Great post. Some of these made me laugh, some made me wince. Can't wait to see what you'll have in next month's post.

Tina Dee

Deeanne Gist said...

Great ones, Karen! Thanks for sharing.

I think what cracked me up about the dirt floors, Molly, was that they SWEPT them! Ha!

Thx, Tina. :)

Anonymous said...

I learned lots from your posts. I only knew 2, the baby/bathwater, and the flowers being carried by brides, everything else was new to me.

Its all interesting.

Vickie McDonough said...

I've heard the saying "bring home the bacon" comes from a time when people got paid for a day's work with some type of food product, like a slab of bacon.
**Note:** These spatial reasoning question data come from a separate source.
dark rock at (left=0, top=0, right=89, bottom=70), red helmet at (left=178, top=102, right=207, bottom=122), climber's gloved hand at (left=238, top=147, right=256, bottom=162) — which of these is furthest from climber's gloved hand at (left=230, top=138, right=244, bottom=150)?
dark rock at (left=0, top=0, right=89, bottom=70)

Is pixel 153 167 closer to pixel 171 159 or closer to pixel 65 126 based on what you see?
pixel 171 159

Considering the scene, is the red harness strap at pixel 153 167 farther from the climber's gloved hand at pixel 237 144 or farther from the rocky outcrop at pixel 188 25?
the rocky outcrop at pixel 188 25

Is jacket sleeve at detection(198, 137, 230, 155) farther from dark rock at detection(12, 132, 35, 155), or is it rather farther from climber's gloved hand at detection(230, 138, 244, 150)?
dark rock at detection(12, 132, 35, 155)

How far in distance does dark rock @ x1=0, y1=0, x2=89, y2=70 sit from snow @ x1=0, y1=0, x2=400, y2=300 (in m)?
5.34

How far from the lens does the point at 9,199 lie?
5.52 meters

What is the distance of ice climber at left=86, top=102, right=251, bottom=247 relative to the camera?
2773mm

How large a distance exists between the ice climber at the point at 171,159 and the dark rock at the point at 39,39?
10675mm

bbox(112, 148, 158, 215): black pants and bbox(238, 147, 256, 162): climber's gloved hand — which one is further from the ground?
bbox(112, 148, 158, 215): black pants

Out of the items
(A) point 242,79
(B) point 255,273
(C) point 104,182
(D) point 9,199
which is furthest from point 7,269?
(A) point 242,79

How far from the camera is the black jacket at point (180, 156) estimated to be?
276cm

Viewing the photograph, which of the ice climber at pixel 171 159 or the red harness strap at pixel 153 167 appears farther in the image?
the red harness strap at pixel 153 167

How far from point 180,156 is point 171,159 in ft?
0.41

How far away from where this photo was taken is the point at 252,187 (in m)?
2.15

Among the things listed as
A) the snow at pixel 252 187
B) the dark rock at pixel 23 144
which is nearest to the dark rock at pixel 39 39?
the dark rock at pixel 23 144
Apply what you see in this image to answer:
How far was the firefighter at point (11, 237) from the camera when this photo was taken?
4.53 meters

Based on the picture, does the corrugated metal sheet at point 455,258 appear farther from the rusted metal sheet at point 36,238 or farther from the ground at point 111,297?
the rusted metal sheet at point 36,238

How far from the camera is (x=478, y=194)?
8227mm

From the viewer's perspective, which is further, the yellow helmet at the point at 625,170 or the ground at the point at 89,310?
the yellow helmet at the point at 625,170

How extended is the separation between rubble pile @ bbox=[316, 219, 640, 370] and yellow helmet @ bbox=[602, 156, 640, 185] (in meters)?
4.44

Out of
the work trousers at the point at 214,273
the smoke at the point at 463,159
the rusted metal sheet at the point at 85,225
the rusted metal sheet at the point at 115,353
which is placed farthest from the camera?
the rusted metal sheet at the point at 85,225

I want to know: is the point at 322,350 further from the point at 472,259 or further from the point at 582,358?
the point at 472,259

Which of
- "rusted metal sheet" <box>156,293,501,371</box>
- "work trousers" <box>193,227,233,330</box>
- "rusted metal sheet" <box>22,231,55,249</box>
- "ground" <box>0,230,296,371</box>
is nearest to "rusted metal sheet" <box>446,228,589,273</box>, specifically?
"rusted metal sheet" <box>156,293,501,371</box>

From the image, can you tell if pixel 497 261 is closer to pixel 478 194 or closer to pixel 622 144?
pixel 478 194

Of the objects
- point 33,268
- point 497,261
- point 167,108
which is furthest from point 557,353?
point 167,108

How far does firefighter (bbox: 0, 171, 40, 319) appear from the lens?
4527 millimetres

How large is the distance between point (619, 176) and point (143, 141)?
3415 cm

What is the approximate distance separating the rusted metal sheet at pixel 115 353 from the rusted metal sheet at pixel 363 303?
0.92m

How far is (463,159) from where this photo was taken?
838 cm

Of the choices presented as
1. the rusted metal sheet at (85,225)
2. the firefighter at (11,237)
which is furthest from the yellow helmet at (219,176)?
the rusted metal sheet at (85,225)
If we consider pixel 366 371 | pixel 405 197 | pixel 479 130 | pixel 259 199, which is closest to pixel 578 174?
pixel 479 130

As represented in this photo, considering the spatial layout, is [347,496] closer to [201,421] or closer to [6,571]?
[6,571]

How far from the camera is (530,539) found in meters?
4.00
Thanks for sharing, DeeAnne. It's so interesting to learn how these phrases that we commonly say originated.

Deeanne Gist said...

Hey, Evelyn! Good to hear from you.

Vickie, "Bring home the bacon" is actually one of the sayings I'm going to discuss in my next post (Dec 4th)! What I found was similar, but with a little bit of a twist. So, that will be fun!

Nise' said...

Cool! This evening it was just pouring outside and my husband said its raining cats and dogs! Now I know where the saying originated!

brendalottakamaggiebrendan said...

Fun facts that I didn't know, Deanne. They made me laugh. I have a saying that I've only heard my mama say--"I'm gonna hem me up a nap". That one tickles me.

brendalottakamaggiebrendan said...

I'm sorry, Deeanne, I realized that I misspelled your name.